■ EXCERPT PROVIDED ■

=-=-=

Thanks so much for the neat solution. Would it be possible to add the
heading ID to the combined line?

I tried the following, but the heading is getting added not just at
the begining but for every section of the broken line.

I am trying to figure out a way to get the heading id added once per
combined line

awk '/^Heading P01/{x=1;p=$2} /^Heading P02/{x=0} x==0{next}/^CA/,/^$/
{printf " %s %s",p,$0}/^$/{print}' file

P01 CA1001 10 This is a multiline P01 text spanning
two lines P01
P01 CA1005 12 This is a multiline P01 text spanning
three P01 lines P01
P01 CA1008 11 This is a single line text P01

Desired output

P01 CA1001 10 This is a multiline text spanning two
lines
P01 CA1005 12 This is a multiline text spanning
three lines
P01 CA1008 11 This is a single line text

BTW, what does the "print" at the end of the command do?

Re: Combine multiple line segment into one, when certain patternis found - awk/sed/perl

am 31.10.2007 00:42:35 von Michael Tosch

da. Ram wrote:
> On Oct 30, 3:19 pm, Michael Tosch
> wrote:
>> da. Ram wrote:
>>> Dear Group,
>>> I have a file with the content in the following format:
>>> Junk...
>>> Junk...
>>> Heading P01
>>> column1 column2 multiline text
>>> CA1001 10 This is a multiline
>>> text spanning two lines
>>> CA1005 12 This is a multiline
>>> text spanning three
>>> lines
>>> CA1008 11 This is a single line text
>>> Heading P02
>>> column1 column2
>>> CA2001 10
>>> CA2003 11
>>> CA2005 12
>>> Heading P03
>>> Junk..
>>> Junk..
>>> I would like to list all the values under "Heading P01" for the same
>>> column1 in a single line
>>> CA1001 10 This is a multiline text spanning two lines
>>> CA1005 12 This is a multiline text spanning three lines
>>> CA1008 11 This is a single line text
>>> Note: The column1 values will always have "CA" as the starting
>>> character.
>>> Appreciate your help in finding a solution using awk or perl or
>>> sed ...
>>> Thank you!!!!
>> awk '/^Heading P01/{x=1} /^Heading P02/{x=0} x==0{next}
>> /^CA/,/^$/{printf "%s",$0}/^$/{print}' file
>>
>> --
>> Michael Tosch @ hp : com
>
>
> Thanks so much for the neat solution. Would it be possible to add the
> heading ID to the combined line?

=-=-=

■ PROBLEM TO WORK ON ■
From the awk forum thread above, extract the passage between "P01 CA1001 10 This is a multiline text" and "the command do?", inclusive, word for word.

■ GIVEN DATA ■
=-=-=

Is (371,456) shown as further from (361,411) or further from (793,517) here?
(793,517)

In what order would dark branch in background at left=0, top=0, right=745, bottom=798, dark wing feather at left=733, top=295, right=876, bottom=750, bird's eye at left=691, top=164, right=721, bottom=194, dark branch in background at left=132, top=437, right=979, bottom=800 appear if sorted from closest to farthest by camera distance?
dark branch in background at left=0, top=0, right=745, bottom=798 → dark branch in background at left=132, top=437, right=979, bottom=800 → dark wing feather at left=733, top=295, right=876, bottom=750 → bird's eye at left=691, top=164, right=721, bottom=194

=-=-=

■ REPLY TO THE EXERCISE ■
P01 CA1001 10 This is a multiline text spanning two
lines
P01 CA1005 12 This is a multiline text spanning
three lines
P01 CA1008 11 This is a single line text

BTW, what does the "print" at the end of the command do?